The Real Child Left Behind

by Kelsi Bustad
Special and Gifted Education
Faculty advisor: Dr. Robbie Ludy

With No Child Left Behind the focus of American education has gone to the students that are falling behind, not those that naturally achieve.  Gifted programs receive little or any funding, so schools have gone to provisions - like pull-out programs - which aren't fair to gifted students, (who aren't gifted for only 2 or 3 days a week or for an hour, but for 365 days a year).  Schools are also pushing kids online to AP classes or other college courses, but it is unclear if these things are benefitting them or not. For example, do we want gifted 8-year-olds taking online college course that are meant for 21-year-olds?
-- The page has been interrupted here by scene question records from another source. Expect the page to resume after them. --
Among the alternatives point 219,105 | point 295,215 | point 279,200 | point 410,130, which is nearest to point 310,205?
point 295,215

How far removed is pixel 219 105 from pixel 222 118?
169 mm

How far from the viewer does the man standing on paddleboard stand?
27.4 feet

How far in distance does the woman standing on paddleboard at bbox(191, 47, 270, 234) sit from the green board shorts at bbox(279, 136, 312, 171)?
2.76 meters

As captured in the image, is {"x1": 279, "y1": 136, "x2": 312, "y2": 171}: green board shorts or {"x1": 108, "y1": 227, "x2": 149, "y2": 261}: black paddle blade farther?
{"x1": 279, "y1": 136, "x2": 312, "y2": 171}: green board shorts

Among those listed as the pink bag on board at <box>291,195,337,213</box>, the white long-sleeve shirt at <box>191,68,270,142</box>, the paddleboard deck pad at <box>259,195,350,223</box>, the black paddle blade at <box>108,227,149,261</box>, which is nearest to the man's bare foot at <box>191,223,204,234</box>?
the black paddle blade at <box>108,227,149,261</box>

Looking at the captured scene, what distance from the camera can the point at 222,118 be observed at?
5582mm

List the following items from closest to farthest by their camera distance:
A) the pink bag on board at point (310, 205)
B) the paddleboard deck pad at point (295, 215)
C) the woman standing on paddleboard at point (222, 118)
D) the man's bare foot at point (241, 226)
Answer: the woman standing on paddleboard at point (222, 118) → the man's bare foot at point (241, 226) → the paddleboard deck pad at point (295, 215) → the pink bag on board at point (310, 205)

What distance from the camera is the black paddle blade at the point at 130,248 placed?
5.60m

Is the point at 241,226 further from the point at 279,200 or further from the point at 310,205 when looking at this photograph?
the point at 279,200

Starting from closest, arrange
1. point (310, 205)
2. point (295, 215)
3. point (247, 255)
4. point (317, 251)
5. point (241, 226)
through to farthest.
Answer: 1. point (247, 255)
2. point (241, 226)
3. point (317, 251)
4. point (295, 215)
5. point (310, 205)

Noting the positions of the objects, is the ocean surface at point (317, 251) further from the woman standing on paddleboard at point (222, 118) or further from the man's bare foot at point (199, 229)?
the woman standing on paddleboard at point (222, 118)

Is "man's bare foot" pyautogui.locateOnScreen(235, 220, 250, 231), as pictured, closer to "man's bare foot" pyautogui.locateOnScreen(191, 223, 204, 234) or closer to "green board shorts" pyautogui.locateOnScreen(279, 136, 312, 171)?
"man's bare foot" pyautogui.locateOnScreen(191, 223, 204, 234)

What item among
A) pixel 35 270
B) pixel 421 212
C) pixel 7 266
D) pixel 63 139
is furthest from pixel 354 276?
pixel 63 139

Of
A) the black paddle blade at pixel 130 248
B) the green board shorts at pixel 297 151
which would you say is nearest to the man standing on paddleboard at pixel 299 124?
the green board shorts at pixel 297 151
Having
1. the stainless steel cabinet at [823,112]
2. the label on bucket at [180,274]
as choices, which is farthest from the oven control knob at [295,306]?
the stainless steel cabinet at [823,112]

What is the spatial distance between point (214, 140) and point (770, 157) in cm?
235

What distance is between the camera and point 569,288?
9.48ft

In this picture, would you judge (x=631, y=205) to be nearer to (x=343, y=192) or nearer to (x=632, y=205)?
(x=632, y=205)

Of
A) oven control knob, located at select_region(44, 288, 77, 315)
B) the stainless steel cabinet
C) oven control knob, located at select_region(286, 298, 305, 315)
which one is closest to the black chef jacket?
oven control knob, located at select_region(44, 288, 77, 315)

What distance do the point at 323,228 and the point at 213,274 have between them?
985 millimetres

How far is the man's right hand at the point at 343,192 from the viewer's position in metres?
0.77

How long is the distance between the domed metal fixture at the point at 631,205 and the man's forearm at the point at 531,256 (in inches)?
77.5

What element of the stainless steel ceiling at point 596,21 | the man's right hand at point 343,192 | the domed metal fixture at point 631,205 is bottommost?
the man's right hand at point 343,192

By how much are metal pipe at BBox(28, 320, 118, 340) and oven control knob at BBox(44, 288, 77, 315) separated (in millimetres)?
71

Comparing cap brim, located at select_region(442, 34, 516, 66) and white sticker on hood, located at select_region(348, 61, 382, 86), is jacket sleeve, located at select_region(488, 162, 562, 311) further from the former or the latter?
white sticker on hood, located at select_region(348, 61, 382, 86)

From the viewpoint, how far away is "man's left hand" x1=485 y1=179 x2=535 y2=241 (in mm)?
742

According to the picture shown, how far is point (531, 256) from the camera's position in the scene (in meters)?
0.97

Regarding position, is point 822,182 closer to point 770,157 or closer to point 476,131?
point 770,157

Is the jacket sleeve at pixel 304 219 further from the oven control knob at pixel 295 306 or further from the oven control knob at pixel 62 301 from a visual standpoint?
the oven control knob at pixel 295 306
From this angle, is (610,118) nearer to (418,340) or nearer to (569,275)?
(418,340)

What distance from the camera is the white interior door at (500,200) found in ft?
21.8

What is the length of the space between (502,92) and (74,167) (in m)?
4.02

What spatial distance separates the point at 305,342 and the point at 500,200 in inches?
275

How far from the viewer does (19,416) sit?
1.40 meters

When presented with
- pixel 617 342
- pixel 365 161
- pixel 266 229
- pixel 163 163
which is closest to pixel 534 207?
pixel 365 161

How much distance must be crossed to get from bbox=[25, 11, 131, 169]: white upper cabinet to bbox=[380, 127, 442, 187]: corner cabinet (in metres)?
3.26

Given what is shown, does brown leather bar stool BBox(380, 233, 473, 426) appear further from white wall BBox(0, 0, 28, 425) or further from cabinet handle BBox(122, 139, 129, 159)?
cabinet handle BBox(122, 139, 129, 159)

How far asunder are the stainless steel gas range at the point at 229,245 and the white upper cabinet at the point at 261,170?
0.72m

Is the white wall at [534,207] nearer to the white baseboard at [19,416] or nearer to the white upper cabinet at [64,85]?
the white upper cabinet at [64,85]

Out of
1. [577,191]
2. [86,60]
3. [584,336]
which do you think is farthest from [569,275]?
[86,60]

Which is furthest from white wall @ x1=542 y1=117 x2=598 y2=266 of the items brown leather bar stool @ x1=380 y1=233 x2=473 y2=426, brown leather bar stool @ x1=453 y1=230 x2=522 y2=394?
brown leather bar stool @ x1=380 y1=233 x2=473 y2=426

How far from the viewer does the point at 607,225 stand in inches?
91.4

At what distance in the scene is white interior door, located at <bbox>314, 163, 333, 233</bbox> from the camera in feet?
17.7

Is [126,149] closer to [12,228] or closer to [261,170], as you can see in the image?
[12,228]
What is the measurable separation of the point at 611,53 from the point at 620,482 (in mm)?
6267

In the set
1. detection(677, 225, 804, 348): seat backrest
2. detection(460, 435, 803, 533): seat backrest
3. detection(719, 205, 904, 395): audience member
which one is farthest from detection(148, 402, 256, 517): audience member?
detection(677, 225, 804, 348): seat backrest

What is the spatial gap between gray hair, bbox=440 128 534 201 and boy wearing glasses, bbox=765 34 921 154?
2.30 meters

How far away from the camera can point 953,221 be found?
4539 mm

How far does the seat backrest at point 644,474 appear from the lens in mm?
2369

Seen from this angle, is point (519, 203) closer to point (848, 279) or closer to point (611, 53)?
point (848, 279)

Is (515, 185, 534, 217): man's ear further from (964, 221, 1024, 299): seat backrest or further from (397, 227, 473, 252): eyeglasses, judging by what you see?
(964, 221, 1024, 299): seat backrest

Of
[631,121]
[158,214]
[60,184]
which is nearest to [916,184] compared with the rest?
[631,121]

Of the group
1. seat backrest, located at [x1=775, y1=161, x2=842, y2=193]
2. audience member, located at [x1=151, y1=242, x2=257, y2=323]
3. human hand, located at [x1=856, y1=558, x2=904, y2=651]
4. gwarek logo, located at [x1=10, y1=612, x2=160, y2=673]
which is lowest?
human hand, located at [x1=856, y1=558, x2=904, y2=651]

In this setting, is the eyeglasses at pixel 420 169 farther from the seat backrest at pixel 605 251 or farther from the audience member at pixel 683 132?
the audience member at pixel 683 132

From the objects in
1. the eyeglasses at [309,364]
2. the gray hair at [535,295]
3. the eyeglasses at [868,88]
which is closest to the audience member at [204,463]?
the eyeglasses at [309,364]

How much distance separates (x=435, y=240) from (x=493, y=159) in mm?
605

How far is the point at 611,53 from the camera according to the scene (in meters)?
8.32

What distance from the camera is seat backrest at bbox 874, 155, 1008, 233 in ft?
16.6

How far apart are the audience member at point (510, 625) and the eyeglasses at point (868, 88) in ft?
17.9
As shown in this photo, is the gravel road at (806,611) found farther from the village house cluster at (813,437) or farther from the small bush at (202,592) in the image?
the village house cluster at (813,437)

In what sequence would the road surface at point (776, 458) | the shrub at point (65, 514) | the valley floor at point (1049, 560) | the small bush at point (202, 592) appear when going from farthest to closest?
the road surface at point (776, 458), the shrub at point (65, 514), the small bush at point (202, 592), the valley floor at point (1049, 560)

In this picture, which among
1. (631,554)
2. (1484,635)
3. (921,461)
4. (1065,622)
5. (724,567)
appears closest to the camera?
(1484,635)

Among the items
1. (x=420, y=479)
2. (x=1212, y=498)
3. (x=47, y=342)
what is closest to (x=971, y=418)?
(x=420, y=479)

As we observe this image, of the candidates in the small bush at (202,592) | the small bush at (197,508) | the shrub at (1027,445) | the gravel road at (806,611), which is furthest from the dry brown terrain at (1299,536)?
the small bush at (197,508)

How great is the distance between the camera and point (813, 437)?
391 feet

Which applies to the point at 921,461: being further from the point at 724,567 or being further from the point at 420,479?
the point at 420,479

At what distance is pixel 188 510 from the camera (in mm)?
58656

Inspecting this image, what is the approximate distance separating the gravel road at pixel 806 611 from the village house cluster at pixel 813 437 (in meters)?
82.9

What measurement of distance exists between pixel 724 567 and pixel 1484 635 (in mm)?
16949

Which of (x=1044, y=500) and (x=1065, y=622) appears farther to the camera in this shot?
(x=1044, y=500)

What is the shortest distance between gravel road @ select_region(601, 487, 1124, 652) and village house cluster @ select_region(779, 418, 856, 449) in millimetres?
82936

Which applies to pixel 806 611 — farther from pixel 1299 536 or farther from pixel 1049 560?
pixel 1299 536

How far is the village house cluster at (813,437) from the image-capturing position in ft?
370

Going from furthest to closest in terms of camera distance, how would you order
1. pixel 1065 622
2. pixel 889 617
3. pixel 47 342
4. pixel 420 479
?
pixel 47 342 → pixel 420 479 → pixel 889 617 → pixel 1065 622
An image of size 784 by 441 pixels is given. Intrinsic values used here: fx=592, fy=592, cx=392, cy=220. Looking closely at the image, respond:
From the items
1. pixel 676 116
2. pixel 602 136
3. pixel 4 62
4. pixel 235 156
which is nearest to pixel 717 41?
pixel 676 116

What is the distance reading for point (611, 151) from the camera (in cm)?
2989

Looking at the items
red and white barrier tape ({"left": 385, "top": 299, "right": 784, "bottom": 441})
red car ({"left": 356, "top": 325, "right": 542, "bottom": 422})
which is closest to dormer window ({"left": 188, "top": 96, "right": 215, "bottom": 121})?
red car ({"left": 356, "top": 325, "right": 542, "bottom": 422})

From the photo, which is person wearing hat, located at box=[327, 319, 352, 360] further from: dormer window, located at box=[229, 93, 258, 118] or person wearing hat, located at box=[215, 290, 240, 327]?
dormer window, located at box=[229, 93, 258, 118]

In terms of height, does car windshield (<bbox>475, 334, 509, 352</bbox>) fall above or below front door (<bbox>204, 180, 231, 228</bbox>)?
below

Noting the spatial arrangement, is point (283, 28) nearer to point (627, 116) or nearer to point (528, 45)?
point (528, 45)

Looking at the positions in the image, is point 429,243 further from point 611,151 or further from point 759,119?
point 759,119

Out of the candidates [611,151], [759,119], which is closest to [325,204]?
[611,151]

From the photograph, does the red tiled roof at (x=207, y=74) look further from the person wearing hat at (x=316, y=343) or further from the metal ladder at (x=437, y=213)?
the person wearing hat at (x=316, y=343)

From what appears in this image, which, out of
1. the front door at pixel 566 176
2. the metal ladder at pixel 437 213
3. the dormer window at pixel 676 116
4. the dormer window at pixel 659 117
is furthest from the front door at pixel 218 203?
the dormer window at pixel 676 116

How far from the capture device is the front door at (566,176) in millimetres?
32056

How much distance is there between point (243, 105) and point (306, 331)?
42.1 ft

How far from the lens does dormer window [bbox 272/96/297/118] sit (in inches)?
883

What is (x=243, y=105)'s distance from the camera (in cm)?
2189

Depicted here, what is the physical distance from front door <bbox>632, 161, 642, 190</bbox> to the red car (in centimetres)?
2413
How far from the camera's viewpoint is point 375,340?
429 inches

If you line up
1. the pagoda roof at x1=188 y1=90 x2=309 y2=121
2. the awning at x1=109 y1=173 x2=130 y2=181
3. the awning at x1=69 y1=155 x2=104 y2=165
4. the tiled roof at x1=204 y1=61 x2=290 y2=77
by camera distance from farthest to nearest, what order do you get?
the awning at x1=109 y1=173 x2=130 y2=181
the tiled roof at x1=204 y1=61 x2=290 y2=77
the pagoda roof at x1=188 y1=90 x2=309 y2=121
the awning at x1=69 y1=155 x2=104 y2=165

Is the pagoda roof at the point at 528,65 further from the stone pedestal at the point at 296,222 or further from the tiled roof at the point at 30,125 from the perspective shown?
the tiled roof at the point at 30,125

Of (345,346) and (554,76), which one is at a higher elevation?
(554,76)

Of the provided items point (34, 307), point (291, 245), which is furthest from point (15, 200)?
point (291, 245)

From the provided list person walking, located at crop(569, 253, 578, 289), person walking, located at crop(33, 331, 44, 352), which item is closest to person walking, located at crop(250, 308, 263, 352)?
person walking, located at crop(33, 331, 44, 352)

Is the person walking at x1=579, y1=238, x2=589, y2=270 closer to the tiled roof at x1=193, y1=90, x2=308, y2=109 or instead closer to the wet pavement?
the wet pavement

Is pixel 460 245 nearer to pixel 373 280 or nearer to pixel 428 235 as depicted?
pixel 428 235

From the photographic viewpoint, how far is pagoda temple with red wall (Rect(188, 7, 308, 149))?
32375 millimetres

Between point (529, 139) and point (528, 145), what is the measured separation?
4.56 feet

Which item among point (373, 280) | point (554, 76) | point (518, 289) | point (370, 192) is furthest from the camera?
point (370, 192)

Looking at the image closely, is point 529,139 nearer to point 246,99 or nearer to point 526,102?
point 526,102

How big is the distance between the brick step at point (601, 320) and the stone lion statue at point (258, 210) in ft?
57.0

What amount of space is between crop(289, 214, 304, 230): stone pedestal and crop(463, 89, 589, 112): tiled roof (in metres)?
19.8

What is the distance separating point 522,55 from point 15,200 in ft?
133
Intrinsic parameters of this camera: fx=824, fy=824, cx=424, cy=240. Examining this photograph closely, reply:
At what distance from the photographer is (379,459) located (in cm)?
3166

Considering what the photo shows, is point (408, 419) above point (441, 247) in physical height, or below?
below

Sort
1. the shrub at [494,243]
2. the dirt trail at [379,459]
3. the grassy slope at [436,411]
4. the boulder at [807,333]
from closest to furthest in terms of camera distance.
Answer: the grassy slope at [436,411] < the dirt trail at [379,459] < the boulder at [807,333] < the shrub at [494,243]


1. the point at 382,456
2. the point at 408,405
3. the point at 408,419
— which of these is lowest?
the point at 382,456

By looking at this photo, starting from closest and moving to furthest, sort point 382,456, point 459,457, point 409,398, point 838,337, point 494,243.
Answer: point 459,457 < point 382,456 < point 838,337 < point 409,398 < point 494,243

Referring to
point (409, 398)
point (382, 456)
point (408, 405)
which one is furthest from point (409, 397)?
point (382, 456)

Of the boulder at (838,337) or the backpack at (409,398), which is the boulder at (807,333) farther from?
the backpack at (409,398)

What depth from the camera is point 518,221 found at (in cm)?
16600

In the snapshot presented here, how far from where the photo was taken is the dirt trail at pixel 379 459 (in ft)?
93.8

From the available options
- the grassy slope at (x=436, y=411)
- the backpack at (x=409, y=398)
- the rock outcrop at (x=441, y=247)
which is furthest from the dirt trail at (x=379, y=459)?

My project focuses on ways that teachers can help students use the internet better, such as by encouraging their students to do "web quests:" for example, a Social Studies lesson plan over Jamestown and the settlers might have gifted students design their own virtual Jamestown. With webcams, students can also talk to other gifted students in distant countries to exchange ideas and information.

Comments

These types of instruction may benefit gifted students more than online classes.  These options aren't expensive and could help the students learn more at appropriate levels.  The most important thing is that teachers need to be trained in working with gifted students and online projects.  The teacher cannot just think that since the children are gifted that they are capable of learning everything on their own.  They need guidance and direction just as much as any students.